DATA LISTING:

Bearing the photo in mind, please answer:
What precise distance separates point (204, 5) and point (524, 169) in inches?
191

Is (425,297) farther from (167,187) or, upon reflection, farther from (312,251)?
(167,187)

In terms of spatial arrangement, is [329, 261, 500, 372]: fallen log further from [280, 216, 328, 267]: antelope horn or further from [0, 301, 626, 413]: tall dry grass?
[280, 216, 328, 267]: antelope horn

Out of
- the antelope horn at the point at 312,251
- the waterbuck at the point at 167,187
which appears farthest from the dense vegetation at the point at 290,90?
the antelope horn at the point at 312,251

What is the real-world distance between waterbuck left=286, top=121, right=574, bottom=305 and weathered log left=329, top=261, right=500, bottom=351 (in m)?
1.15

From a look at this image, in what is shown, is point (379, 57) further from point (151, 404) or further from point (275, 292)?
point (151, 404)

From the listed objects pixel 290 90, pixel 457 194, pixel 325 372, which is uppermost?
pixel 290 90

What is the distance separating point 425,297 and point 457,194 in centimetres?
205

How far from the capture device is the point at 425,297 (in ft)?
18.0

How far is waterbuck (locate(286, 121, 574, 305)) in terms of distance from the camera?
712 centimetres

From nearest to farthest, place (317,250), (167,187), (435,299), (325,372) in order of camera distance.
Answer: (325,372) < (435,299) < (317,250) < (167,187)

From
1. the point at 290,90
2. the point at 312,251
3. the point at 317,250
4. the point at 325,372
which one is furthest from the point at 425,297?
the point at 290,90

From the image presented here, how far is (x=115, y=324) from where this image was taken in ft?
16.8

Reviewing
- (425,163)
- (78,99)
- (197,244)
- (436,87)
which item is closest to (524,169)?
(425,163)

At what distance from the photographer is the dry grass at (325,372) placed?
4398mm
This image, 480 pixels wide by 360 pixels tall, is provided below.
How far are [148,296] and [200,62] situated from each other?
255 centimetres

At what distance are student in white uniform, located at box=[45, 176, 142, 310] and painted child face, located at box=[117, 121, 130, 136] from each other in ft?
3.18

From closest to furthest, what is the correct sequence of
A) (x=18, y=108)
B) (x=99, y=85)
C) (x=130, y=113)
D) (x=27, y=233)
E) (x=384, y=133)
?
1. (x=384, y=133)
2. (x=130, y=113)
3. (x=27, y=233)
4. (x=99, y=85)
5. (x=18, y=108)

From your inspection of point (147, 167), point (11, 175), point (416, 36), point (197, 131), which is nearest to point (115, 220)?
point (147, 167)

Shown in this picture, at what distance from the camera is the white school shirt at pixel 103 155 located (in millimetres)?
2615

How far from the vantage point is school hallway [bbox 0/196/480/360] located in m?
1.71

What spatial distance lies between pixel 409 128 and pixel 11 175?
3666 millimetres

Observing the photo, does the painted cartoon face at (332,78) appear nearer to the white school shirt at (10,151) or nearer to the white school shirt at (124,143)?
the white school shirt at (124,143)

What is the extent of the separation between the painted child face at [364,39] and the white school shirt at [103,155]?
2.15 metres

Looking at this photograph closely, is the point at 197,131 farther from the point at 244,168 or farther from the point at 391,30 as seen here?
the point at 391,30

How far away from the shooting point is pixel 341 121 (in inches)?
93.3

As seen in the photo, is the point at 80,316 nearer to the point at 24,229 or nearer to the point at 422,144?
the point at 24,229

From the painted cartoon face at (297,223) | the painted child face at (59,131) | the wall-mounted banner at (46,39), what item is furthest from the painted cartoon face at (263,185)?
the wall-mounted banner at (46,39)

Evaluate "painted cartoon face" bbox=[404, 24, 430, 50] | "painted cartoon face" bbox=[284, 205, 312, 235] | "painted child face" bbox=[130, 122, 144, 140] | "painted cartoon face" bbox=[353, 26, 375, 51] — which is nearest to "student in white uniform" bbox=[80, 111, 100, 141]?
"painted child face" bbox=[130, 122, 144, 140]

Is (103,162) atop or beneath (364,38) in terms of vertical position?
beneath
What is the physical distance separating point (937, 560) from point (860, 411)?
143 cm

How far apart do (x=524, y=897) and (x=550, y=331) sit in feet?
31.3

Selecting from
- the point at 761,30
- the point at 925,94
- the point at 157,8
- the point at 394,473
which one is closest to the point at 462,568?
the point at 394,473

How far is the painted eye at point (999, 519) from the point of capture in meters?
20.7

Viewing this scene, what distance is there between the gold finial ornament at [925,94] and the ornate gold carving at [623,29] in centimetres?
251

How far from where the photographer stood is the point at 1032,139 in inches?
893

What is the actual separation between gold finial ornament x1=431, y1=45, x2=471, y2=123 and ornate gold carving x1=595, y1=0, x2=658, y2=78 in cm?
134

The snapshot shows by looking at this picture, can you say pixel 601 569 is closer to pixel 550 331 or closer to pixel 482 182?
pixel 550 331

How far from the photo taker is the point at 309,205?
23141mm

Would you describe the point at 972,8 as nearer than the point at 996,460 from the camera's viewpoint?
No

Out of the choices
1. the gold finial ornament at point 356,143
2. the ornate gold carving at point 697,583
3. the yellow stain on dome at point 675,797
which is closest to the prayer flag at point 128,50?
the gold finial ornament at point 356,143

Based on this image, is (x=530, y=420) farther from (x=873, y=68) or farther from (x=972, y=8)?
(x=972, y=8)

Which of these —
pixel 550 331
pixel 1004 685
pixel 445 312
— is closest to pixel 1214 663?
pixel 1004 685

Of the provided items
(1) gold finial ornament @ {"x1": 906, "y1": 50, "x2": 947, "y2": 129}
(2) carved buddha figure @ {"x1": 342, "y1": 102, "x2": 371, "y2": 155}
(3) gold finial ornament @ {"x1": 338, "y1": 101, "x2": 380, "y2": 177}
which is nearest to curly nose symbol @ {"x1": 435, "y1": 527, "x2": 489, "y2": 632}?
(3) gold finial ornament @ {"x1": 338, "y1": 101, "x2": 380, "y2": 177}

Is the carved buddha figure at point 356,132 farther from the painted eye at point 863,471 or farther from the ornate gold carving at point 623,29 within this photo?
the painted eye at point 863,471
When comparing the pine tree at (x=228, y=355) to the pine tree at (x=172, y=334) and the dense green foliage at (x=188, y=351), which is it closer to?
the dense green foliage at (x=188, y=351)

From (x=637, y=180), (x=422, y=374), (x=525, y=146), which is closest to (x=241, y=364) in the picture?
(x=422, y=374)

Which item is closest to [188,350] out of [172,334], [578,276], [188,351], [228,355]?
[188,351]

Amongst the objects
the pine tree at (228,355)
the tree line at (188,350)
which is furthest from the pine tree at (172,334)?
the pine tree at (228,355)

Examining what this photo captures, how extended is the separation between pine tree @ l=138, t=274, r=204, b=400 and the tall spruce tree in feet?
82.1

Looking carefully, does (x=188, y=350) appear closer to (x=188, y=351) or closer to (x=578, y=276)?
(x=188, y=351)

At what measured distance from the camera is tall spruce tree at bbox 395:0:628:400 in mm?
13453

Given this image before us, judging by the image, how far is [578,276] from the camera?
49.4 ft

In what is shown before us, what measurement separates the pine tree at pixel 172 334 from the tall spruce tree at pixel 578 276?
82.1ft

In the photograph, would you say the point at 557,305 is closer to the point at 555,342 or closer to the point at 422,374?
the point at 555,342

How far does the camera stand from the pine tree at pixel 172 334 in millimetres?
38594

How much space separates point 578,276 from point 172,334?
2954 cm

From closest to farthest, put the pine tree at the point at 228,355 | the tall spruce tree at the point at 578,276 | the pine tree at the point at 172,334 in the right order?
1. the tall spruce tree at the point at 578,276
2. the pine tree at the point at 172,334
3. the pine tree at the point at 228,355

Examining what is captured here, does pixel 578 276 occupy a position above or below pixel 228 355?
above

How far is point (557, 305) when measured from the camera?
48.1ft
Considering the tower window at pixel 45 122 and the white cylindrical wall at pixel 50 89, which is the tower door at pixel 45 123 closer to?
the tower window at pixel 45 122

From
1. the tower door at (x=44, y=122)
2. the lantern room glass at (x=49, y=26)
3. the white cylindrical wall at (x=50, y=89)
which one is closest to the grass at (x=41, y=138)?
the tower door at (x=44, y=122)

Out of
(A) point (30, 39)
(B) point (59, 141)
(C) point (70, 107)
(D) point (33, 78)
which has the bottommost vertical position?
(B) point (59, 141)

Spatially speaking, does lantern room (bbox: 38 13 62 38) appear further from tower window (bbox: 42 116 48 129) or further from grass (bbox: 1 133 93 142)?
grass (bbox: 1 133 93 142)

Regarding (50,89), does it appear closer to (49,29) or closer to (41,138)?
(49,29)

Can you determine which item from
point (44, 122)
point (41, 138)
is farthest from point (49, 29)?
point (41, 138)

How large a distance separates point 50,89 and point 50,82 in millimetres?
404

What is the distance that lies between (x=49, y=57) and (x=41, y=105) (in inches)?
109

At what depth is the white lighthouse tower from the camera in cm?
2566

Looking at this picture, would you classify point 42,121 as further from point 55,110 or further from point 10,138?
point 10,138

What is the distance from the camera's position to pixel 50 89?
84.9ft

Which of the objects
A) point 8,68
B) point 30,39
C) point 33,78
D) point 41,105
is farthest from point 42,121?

WHAT YOU WILL DO:
Rewrite the data as a Markdown table with the columns Entry and Text, starting at the line that contains "How large a" and ending at the final line of the data. Number each row and leave out blank lines.

RESPONSE FOR THIS EXERCISE:
| Entry | Text |
|---|---|
| 1 | How large a distance separates point 50,89 and point 50,82 in millimetres? |
| 2 | 404 |
| 3 | What is the distance that lies between (x=49, y=57) and (x=41, y=105) (in inches)? |
| 4 | 109 |
| 5 | At what depth is the white lighthouse tower from the camera in cm? |
| 6 | 2566 |
| 7 | Looking at this picture, would you classify point 42,121 as further from point 55,110 or further from point 10,138? |
| 8 | point 10,138 |
| 9 | What is the distance from the camera's position to pixel 50 89? |
| 10 | 84.9ft |
| 11 | Which of the objects |
| 12 | A) point 8,68 |
| 13 | B) point 30,39 |
| 14 | C) point 33,78 |
| 15 | D) point 41,105 |
| 16 | is farthest from point 42,121? |